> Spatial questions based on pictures
_ _ _ _ _

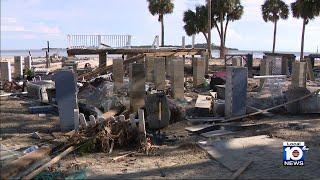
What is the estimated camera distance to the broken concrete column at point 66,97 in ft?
33.2

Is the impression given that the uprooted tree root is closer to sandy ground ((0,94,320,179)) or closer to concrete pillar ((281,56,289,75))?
sandy ground ((0,94,320,179))

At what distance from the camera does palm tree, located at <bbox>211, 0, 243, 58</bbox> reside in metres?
51.4

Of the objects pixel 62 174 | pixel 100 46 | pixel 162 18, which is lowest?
pixel 62 174

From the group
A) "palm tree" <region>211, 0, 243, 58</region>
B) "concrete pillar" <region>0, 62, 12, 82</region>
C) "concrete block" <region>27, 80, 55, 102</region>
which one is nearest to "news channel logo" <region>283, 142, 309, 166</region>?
"concrete block" <region>27, 80, 55, 102</region>

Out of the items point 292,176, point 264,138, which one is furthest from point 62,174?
point 264,138

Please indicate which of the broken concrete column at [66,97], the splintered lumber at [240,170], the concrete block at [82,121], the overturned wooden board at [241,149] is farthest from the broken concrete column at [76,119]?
the splintered lumber at [240,170]

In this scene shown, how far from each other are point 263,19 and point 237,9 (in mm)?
5283

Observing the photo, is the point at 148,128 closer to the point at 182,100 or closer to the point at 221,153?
the point at 221,153

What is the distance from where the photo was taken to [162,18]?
2197 inches

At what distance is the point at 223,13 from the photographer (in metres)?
52.2

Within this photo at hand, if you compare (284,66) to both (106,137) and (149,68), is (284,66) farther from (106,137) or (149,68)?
(106,137)

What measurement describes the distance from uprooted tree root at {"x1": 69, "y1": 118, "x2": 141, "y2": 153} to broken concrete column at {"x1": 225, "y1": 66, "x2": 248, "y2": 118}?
10.4 ft

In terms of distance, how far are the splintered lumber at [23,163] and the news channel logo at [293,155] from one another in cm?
378

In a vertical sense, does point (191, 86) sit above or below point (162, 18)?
below
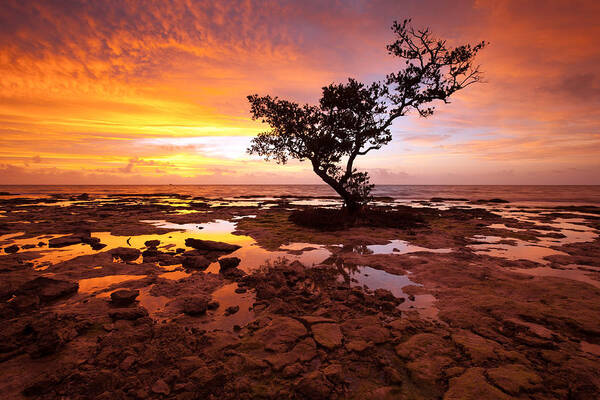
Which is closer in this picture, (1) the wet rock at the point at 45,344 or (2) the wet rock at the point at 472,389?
(2) the wet rock at the point at 472,389

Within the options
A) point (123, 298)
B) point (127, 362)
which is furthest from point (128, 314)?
point (127, 362)

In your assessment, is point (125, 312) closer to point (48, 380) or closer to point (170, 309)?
point (170, 309)

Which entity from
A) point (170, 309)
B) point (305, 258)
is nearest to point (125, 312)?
point (170, 309)

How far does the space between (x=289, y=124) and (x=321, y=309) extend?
14721 millimetres

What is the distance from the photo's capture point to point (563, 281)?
678 centimetres

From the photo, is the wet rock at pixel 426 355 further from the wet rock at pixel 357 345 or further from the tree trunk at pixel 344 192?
the tree trunk at pixel 344 192

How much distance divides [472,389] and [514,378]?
686 mm

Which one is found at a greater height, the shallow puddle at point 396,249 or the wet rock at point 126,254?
→ the wet rock at point 126,254

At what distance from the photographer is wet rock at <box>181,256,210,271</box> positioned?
8.25 m

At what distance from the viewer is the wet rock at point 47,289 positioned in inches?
224

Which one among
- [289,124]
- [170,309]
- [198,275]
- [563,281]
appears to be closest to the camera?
[170,309]

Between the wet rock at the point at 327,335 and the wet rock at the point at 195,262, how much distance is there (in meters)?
4.86

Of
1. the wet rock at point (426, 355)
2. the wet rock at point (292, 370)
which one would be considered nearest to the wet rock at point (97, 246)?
the wet rock at point (292, 370)

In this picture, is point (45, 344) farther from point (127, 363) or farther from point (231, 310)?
point (231, 310)
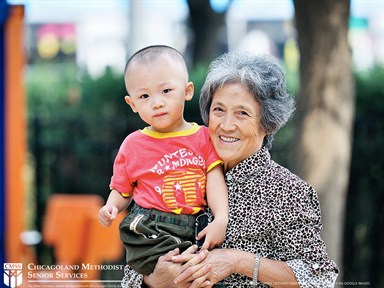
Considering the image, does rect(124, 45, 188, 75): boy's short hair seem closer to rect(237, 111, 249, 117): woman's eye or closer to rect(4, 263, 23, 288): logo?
rect(237, 111, 249, 117): woman's eye

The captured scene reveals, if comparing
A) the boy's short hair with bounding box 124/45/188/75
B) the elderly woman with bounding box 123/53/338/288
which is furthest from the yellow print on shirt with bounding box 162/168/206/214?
the boy's short hair with bounding box 124/45/188/75

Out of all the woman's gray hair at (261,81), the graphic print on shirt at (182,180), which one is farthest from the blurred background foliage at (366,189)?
the graphic print on shirt at (182,180)

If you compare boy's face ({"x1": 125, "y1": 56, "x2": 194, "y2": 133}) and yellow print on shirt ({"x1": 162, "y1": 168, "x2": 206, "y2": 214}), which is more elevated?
boy's face ({"x1": 125, "y1": 56, "x2": 194, "y2": 133})

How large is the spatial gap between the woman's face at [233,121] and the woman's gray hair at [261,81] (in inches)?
0.9

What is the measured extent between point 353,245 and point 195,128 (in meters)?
4.09

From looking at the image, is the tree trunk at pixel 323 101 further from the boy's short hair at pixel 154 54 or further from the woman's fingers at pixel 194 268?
the woman's fingers at pixel 194 268

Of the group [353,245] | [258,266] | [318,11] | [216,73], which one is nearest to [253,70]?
[216,73]

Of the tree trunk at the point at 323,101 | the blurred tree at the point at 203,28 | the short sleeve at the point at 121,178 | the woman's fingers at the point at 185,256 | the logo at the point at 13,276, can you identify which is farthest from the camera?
the blurred tree at the point at 203,28

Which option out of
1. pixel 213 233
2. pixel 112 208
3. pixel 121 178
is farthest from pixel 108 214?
pixel 213 233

_ _ _ _ _

Please rewrite the lines above with "concrete pillar" replaced by "stone pillar" throughout and everything else unchanged. Leave the pictures out of your answer.

What is the estimated camera distance to the broken concrete column at point 66,97 in ft?
33.2

Is the impression given that the uprooted tree root is closer to sandy ground ((0,94,320,179)) or closer to stone pillar ((281,56,289,75))?
sandy ground ((0,94,320,179))

At what distance from the camera does palm tree, located at <bbox>211, 0, 243, 58</bbox> reside in metres?
51.4

Of the objects pixel 62 174 | pixel 100 46 | pixel 162 18, which is lowest?
pixel 62 174

From the group
A) "palm tree" <region>211, 0, 243, 58</region>
B) "stone pillar" <region>0, 62, 12, 82</region>
C) "concrete block" <region>27, 80, 55, 102</region>
which one is nearest to "news channel logo" <region>283, 142, 309, 166</region>?
"concrete block" <region>27, 80, 55, 102</region>

Out of the items point 292,176, point 264,138, which one is furthest from point 62,174?
point 264,138

Please indicate which of the broken concrete column at [66,97], the splintered lumber at [240,170], the concrete block at [82,121], the overturned wooden board at [241,149] is farthest from the broken concrete column at [76,119]?
the splintered lumber at [240,170]

In this scene shown, how far from each other are point 263,19 and point 237,9 (in mm)?
5283

Observing the photo, is the point at 148,128 closer to the point at 182,100 or closer to the point at 221,153?
the point at 221,153

What is the distance from where the photo was taken to [162,18]?
2197 inches

At what distance is the point at 223,13 from the photographer (in metres)?
52.2

Within this photo at hand, if you compare (284,66) to both (106,137) and (149,68), is (284,66) farther from (106,137) or (149,68)?
(106,137)

What measurement describes the distance from uprooted tree root at {"x1": 69, "y1": 118, "x2": 141, "y2": 153} to broken concrete column at {"x1": 225, "y1": 66, "x2": 248, "y2": 118}?
10.4 ft

In terms of distance, how far are the splintered lumber at [23,163] and the news channel logo at [293,155] from one another in cm?
378

In a vertical sense, does point (191, 86) sit above or below point (162, 18)?
below
Which is closer in this picture, (1) the wet rock at the point at 45,344 or (2) the wet rock at the point at 472,389?
(2) the wet rock at the point at 472,389

Within the options
A) point (123, 298)
B) point (127, 362)
which is furthest from point (128, 314)?
point (127, 362)

In your assessment, is point (125, 312) closer to point (48, 380) or closer to point (170, 309)?
point (170, 309)

Which entity from
A) point (170, 309)
B) point (305, 258)
is nearest to point (125, 312)?
point (170, 309)

How far does the space between (x=289, y=124) and (x=321, y=309) extend?
14721 millimetres

What is the distance from the photo's capture point to point (563, 281)?
678 centimetres

From the photo, is the wet rock at pixel 426 355 further from the wet rock at pixel 357 345 or further from the tree trunk at pixel 344 192?
the tree trunk at pixel 344 192

How much distance divides [472,389] and [514,378]?
686 mm

Which one is found at a greater height, the shallow puddle at point 396,249 or the wet rock at point 126,254?
→ the wet rock at point 126,254

At what distance from the photographer is wet rock at <box>181,256,210,271</box> positioned?
8.25 m

At what distance from the viewer is the wet rock at point 47,289 positioned in inches?
224

Which one among
- [289,124]
- [170,309]
- [198,275]
- [563,281]
appears to be closest to the camera?
[170,309]

Between the wet rock at the point at 327,335 and the wet rock at the point at 195,262, how much distance is there (in meters)?
4.86

Of
1. the wet rock at point (426, 355)
2. the wet rock at point (292, 370)
which one would be considered nearest to the wet rock at point (97, 246)?
the wet rock at point (292, 370)

In this picture, is point (45, 344) farther from point (127, 363) or farther from point (231, 310)?
point (231, 310)
Considering the image, does rect(124, 45, 188, 75): boy's short hair seem closer to rect(237, 111, 249, 117): woman's eye or closer to rect(4, 263, 23, 288): logo?
rect(237, 111, 249, 117): woman's eye

The captured scene reveals, if comparing
A) the boy's short hair with bounding box 124/45/188/75
B) the elderly woman with bounding box 123/53/338/288
which is furthest from the yellow print on shirt with bounding box 162/168/206/214?
the boy's short hair with bounding box 124/45/188/75

Out of all the woman's gray hair at (261,81), the graphic print on shirt at (182,180), which one is farthest from the blurred background foliage at (366,189)?
the graphic print on shirt at (182,180)

If you compare boy's face ({"x1": 125, "y1": 56, "x2": 194, "y2": 133}) and yellow print on shirt ({"x1": 162, "y1": 168, "x2": 206, "y2": 214}), which is more elevated?
boy's face ({"x1": 125, "y1": 56, "x2": 194, "y2": 133})

How large is the spatial gap between the woman's face at [233,121] and the woman's gray hair at [261,81] (in inches)?
0.9

What is the measured extent between point 353,245 and point 195,128 (in meters)?
4.09

From looking at the image, is the tree trunk at pixel 323 101 further from the boy's short hair at pixel 154 54 or further from the woman's fingers at pixel 194 268?
the woman's fingers at pixel 194 268

Of the group [353,245] | [258,266] | [318,11] | [216,73], which one is nearest to [253,70]?
[216,73]

Of the tree trunk at the point at 323,101 | the blurred tree at the point at 203,28 | the short sleeve at the point at 121,178 | the woman's fingers at the point at 185,256 | the logo at the point at 13,276, can you identify which is farthest from the camera?
the blurred tree at the point at 203,28

Which option out of
1. pixel 213 233
2. pixel 112 208
3. pixel 121 178
is farthest from pixel 108 214?
pixel 213 233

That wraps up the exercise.